> _Extract to read_:
ARTICLES AND REVIEWS

CHRIS BURKHAM GOES KNOCKING ON HEAVEN 17's DOOR

SOUNDS 11April1981 - Pics: Harry Papadopoulos

THE END.

IN THE November of 1980 The Human League made an announcement to the effect that they were now two separate entities. They had split.

There had been a certain amount of dissent and tension within the band in the weeks preceding this decision - so much so that any music(s) they recorded were all done separately, and never together. Their creative process had broken down, there was hardly any exchange of ideas within the band.

During the period leading up to the split it was still not clear exactly who was leaving who. Finally though, Phil Oakey (voice) and Adrian Wright (visuals) decided to continue as The Human League. Their first task as the new League was to recruit new members, as they were about to embark on a tour that had been finalised before the break-up of the original League. The tour was, understandably, something of a disappointment and received lukewarm reviews, although the audiences seemed to be content with the new League.

The other half of The Human League, Martyn Ware (synthesiser) and Ian Marsh (synthesiser) had immediately formed The British Electronic Foundation. A production and writing company that was to return to the original League aim of taking a wider view on things and dealing with more than one media.

A multi-media event that would employ those who had something to offer, who would fit in with their schemes.

As well as the statement about the formation of The BEF, Marsh and Ware also mentioned plans they already had for The BEF to work with an, as yet unnamed band. There were already three singles planned through this particular venture. After these initial statements The BEF remained silent.

Meanwhile the (new) League had recruited three new members and released a disappointing single. The collective lips of The BEF remained tightly closed all along, while it looked as if The League were steadily sliding into an area where they_ would only release pretty, trite electrotunes.

A START.

Suddenly words, whispers and rumours started filtering through. Something was happening, was stirring. Amongst world discontent and the violent tension of the 80s people were making statements, taking action, forming ideas. Part of the formation. The scheme of things to come.

...the TV set flickers in front of me, it shows a rather ancient film actor delivering a ridiculously over the top speech on patriotism to Trudeau's Canadian parliament. He spoke mysteriously about 'the protection of the Western hemisphere'. He even spoke of 'integrity'. He had a false charisma that was frightening in its' potency. Also, even more so, it was frightening in its 'shallowness. This man is the patriotically religious, religiously patriotic leader of the most po werful na tion in the world. Mr. RonaldReagan. The president of The United States Of America. A frightening man ...

Frightened men. As a direct result of Reagan's election a group of young men in Sheffield wrote a pertinent, tongue in cheek and eminently danceable song: 'We Don't Need That Facist Groove Thang'.

A song that emerged as a single by Heaven 17.

> _Requirement_: Mark each of the following statements yes or no according to the Heaven 17 article, quoting the words from the article that decide it. 1. The Human League announced their split in November 1980. 2. The tour the new League undertook after the split received warm reviews. 3. Martyn Ware and Ian Marsh formed The British Electronic Foundation.

> _Records shown_:
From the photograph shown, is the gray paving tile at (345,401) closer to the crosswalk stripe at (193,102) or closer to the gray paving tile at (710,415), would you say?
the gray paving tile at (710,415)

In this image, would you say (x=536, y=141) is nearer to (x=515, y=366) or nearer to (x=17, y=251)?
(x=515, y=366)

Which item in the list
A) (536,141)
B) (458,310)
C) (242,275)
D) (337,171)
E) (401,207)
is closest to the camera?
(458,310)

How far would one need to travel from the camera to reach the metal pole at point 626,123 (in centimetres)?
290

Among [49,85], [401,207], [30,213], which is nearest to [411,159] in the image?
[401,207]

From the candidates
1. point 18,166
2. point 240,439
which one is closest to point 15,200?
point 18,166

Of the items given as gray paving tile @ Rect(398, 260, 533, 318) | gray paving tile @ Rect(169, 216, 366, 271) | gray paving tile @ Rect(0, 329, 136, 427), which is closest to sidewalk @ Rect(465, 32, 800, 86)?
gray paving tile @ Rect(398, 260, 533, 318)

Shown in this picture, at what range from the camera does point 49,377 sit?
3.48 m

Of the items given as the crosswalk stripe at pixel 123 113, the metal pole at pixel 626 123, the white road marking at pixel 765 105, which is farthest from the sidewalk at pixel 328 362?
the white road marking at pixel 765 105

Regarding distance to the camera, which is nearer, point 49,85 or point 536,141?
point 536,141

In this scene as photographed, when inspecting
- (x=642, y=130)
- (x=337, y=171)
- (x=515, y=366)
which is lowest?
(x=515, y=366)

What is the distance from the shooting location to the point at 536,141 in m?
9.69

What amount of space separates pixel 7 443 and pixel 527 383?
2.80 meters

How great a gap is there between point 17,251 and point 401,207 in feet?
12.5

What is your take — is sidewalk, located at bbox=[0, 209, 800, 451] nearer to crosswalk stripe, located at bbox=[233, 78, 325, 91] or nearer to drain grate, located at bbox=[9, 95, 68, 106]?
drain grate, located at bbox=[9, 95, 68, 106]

* * *

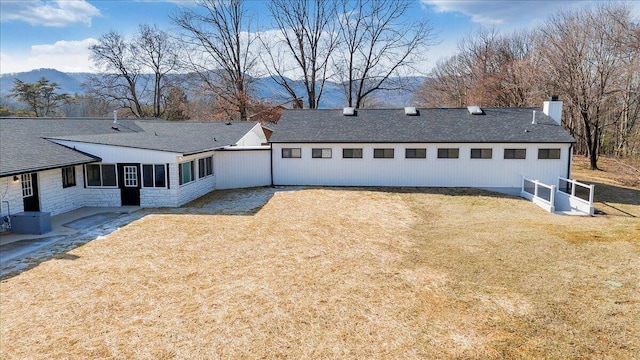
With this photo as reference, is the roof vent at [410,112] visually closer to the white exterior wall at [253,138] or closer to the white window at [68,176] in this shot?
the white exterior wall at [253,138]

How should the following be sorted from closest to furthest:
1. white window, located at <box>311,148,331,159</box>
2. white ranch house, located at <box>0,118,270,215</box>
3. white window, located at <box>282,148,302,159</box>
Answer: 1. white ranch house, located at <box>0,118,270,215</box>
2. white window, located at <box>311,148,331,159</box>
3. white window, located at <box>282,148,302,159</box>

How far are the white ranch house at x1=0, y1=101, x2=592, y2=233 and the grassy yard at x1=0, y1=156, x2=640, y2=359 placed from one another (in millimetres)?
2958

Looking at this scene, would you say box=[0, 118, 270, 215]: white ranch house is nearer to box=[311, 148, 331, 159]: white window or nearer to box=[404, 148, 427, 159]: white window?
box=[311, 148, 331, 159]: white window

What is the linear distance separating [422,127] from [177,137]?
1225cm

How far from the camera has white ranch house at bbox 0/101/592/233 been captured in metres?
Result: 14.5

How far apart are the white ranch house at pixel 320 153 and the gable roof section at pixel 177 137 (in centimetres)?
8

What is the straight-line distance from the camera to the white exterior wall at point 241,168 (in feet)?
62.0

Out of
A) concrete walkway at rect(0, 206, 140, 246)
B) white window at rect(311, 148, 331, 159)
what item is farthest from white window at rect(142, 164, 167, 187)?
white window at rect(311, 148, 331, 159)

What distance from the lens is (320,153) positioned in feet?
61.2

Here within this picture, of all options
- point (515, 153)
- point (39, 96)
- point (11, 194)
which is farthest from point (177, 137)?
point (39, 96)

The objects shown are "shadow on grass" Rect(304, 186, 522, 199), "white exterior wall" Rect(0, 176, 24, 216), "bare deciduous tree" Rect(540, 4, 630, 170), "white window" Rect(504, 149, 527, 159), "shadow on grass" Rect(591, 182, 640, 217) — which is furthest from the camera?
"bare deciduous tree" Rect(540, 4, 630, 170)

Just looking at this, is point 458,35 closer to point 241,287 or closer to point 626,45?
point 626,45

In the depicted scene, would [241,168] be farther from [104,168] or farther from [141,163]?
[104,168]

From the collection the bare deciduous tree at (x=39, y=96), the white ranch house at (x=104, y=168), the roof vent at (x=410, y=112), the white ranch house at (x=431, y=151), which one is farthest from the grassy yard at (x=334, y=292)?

> _Exercise answer_:
1. Yes: "IN THE November of 1980 The Human League made an announcement to the effect that they were now two separate entities."
2. No: "The tour was, understandably, something of a disappointment and received lukewarm reviews"
3. Yes: "Martyn Ware (synthesiser) and Ian Marsh (synthesiser) had immediately formed The British Electronic Foundation."